Part of the hesitation to further reopen parts of the state is a new variant of COVID-19 that appears to be even more contagious, according to Khladun and Whitmer.

“This variant is giving us pause, and we want to watch and make sure that we’ve got as many days worth of data post-holiday,” Whitmer said.

RELATED: New, mutated variant of COVID-19 ‘very likely already here’ in Michigan, top health official says

Khaldun also referenced the variant, saying it will likely be in Michigan soon, if not already.

“I’m very concerned that it’s only a matter of time until we see a new variant of this virus in Michigan that originated in the UK and has caused a dangerously fast increase in cases there.”

She said the new variant is transmitted more easily than the previous forms of COVID-19, and cited a significant increase in cases, hospitalizations and deaths in the UK when that new variant arrived.

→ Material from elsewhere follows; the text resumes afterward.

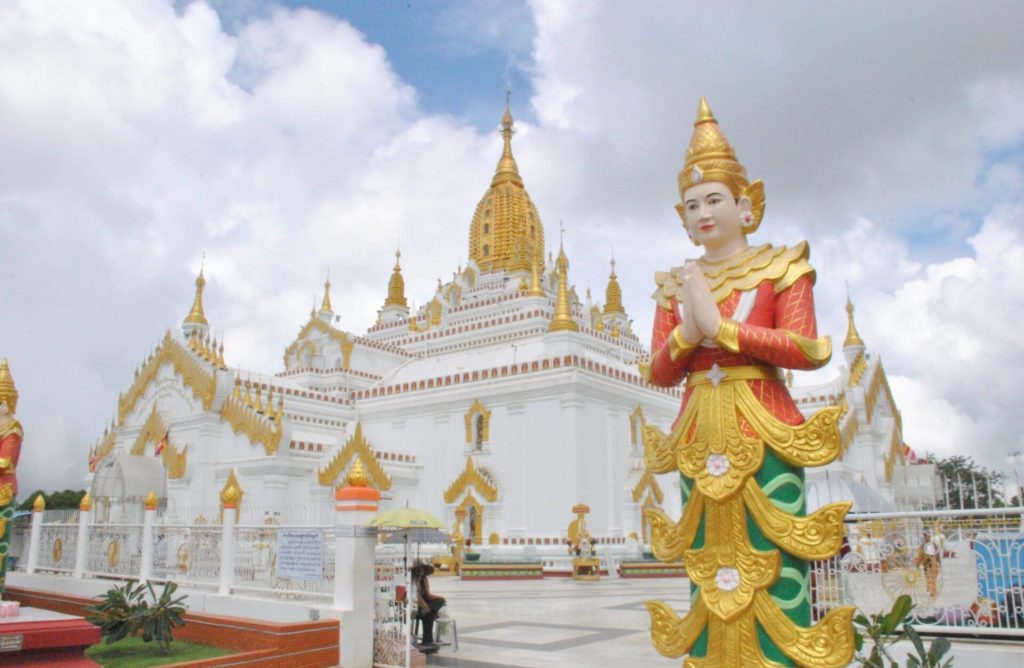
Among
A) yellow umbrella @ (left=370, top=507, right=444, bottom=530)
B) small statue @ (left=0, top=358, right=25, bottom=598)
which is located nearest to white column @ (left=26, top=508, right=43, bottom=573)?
small statue @ (left=0, top=358, right=25, bottom=598)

Vaccine not required for teachers

The governor said she doesn’t think teachers should be required to get the COVID vaccine because support for it is increasing.

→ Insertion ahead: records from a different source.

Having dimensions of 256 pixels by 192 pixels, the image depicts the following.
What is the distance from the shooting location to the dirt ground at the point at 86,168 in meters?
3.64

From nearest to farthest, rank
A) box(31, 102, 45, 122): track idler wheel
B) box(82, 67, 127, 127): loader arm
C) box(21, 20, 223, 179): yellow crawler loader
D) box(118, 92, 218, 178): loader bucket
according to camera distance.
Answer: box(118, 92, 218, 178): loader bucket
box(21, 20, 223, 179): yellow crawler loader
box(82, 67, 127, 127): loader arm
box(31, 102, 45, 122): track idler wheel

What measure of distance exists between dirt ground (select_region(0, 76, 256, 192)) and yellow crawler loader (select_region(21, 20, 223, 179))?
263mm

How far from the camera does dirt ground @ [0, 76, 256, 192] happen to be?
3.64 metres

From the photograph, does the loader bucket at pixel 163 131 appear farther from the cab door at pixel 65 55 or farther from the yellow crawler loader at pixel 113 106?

“I don’t think that that’s necessary,” Whitmer said. “People want to get this vaccine. They have seen people like (Khaldun) get it, and they are healthy and fine. People are getting confidence in the vaccine as well.”

Teachers are included in the state’s new phase of vaccinations, which begins Monday (Jan. 11). There are questions about vaccine availability, and Whitmer didn’t say she believes the state can get all teachers and childcare workers vaccinated by the March 1 recommended date for in-person learning.

“I believe that so many of our teachers, our educators, our support staff in our schools, are eager to get this vaccine, and that’s why we’ve moved them into a phase where they can,” Whitmer said.

Governor defends distribution efforts

As Michigan moves into a new phase of vaccinations that includes people 65 and older, along with many others, there has been criticism of the distribution efforts.

MORE: Here are the 9 groups of people included in new phase of COVID vaccinations in Michigan

People are confused about the availability of the vaccine and how they go about getting an appointment. There are questions about unused doses of vaccine, and many providers have said they won’t be moving onto the next phase Monday because they are still working on the previous phase.

“I know that when you look at the website about how many vaccines have been received versus how many have been administered, you would recognize that this is a process that has to take a little bit of time,” Whitmer said. “I know everyone wants to see you’ve got 500 shots, you get 500 shots given.”

She said the state is transporting and breaking down the deliveries, as well as working with health departments an hospital systems. Khaldun said more than 24,000 shots had been administered in the last 24 hours.

“We’re making great strides,” Whitmer said. “If you look at what’s happening across the country, you know, we have to have perspective here. Michigan is in the same situation as every other state. We’re all building this up and we’re all at about the same level.”

Whitmer said Michigan has pushed out “every single vaccine” it has received to eligible providers or public health departments.

“There are some recipients who have not gotten shots in arms, and we’re giving technical assistance,” Whitmer said.

The National Guard has been called in to help with vaccinations. Whitmer said the state is getting about 60,000 vaccines per week from Pfizer, and 100% are being shipped out upon receipt.

She said 100% of the Moderna vaccine is shipped directly to CVS and Walgreens to be administered within seven days.